### Tasks to carry out
1. In the post about pg_restore reads, what buffer size gave a significant improvement when used with setvbuf()?
2. Rewrite the paragraph of the post about pg_restore reads that begins "To clarify this output again" as one shorter sentence that keeps its main facts.
Top of Selected passage
On Saturday 2025-06-14 18:17, Dimitrios Apostolou wrote:
Out of curiosity I've tried the same with an uncompressed dump
(--compress=none). Surprisingly it seems the blocksize is even smaller.
With my patched pg_restore I only get 4K reads and nothing else on the strace
output.
read(4, "..."..., 4096) = 4096
read(4, "..."..., 4096) = 4096
read(4, "..."..., 4096) = 4096
read(4, "..."..., 4096) = 4096
read(4, "..."..., 4096) = 4096
read(4, "..."..., 4096) = 4096
To clarify this output again, I have a huge uncompressed custom format
dump without TOC (because pg_dump was writing to stdout), and at this
point pg_restore is going through the whole archive to find the items it
needs. Allow me to explain what goes on at this point since I have
better insight now.
The code in question, in pg_backup_custom.c:
/*
* Skip data from current file position.
* Data blocks are formatted as an integer length, followed by data.
* A zero length indicates the end of the block.
*/
static void
_skipData(ArchiveHandle *AH)
{
lclContext *ctx = (lclContext *) AH->formatData;
size_t blkLen;
char *buf = NULL;
int buflen = 0;
blkLen = ReadInt(AH);
while (blkLen != 0)
{
/* Sequential access is usually faster, so avoid seeking if the
* jump forward is shorter than 1MB. */
if (ctx->hasSeek && blkLen > 1024 * 1024)
{
if (fseeko(AH->FH, blkLen, SEEK_CUR) != 0)
pg_fatal("error during file seek: %m");
}
else
{
if (blkLen > buflen)
{
free(buf);
buf = (char *) pg_malloc(blkLen);
buflen = blkLen;
}
if (fread(buf, 1, blkLen, AH->FH) != blkLen)
{
if (feof(AH->FH))
pg_fatal("could not read from input file:
end of file");
else
pg_fatal("could not read from input file:
%m");
}
}
blkLen = ReadInt(AH);
}
free(buf);
}
blkLen is almost always a number around 35 to 38.
So fread() is called all the time doing reads of about ~35 bytes.
Then ReadInt() is actually doing getc() a few times.
And it loops over.
Libc is doing buffering of 4k, and that's how we end up seeing so many
4k reads. This also explains the ~80 lseek() between each 4k read() on
the unpatched version, mentioned in previous email.
I've tried setvbuf() like Thomas Munro suggested and I saw a significant
improvement by allocating and using a 1MB buffer for libc stream
buffering.
Question that remains: where is pg_dump setting this ~35B length block?
Is that easy to change without breaking old versions?
Thanks in advance,
Dimitris
Bottom of Selected passage
Top of Information shown
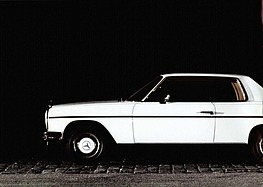 Mercedes-Benz 250 C/CE - Verkaufsprospekt (1969) - Mercedes-Benz 250 C/CE - Verkaufsprospekt (1969) -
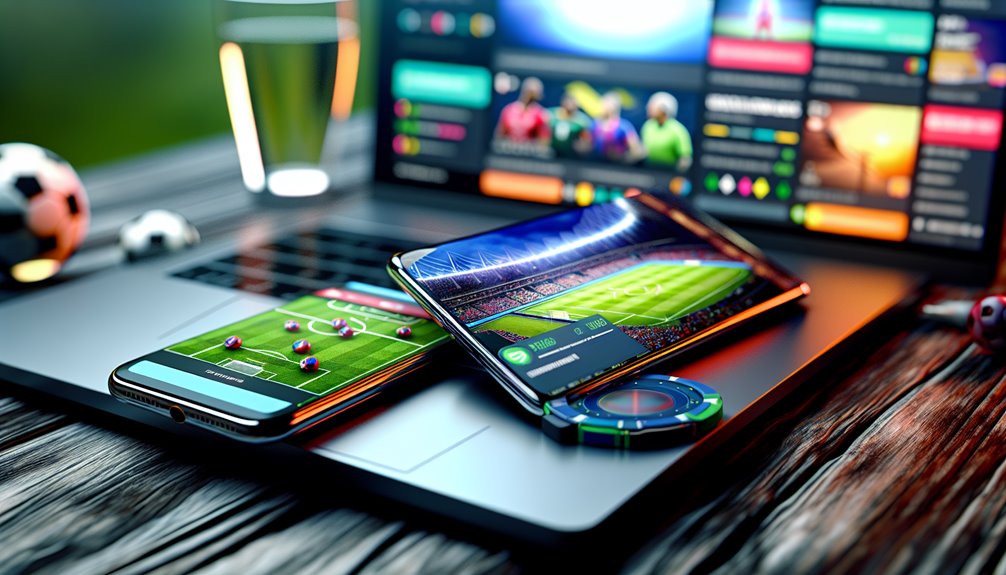 saavutettava responsiivinen suoratoistoalusta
Bottom of Information shown
### Your written answers
1. A 1MB buffer for libc stream buffering.

2. The output comes from a huge uncompressed custom-format dump that has no TOC, because pg_dump wrote it to stdout, so pg_restore must scan the whole archive at this point to find the items it needs.